Hospital service workers elsewhere who already have bargaining rights are also bringing attention to what they deem as staffing and safety issues.
In Chicago, workers at Loretto Hospital voted to authorize a strike Thursday. Those workers include patient care technicians, emergency room technicians, mental health staff and dietary and housekeeping staff, according to SEIU Healthcare Illinois, the union that represents them. They’ve been bargaining with hospital management for a new contract since December and plan to go on strike July 20.
The “Strike For Black Lives” is in response to “management’s failure to bargain in good faith on critical issues impacting the safety and well-being of both workers and patients — including poverty level wages and short staffing,” according to the union.
A Loretto spokesperson told Healthcare Dive the system is hopeful that continuing negotiations will bring an agreement, though it’s “planning as if a strike is eminent and considering the best options to continue to provide healthcare services to our community.”
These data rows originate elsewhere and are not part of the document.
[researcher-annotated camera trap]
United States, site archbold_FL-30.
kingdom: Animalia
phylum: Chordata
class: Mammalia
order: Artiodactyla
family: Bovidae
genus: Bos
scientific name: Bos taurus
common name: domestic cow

The Illinois Nurses Association which represents Amita nurses, cited ongoing concerns about staff and patient safety during the pandemic, namely adequate PPE, nurse-to-patient ratios and sick pay, they want addressed in the next contract. They are currently bargaining for a new one, and said negotiations stalled. The duration of the strike is still unclear.
However, a hospital spokesperson told Healthcare Dive, “Negotiations have been ongoing with proposals and counter proposals exchanged.”
The hospital’s most recent proposal “was not accepted, but negotiations will continue,” the system said.
It sent a letter to the Illinois Department of Financial and Professional Regulation, asserting the hospital used “emergency permits that are intended only for responding to the pandemic for purposes of aiding the hospital in a labor dispute.”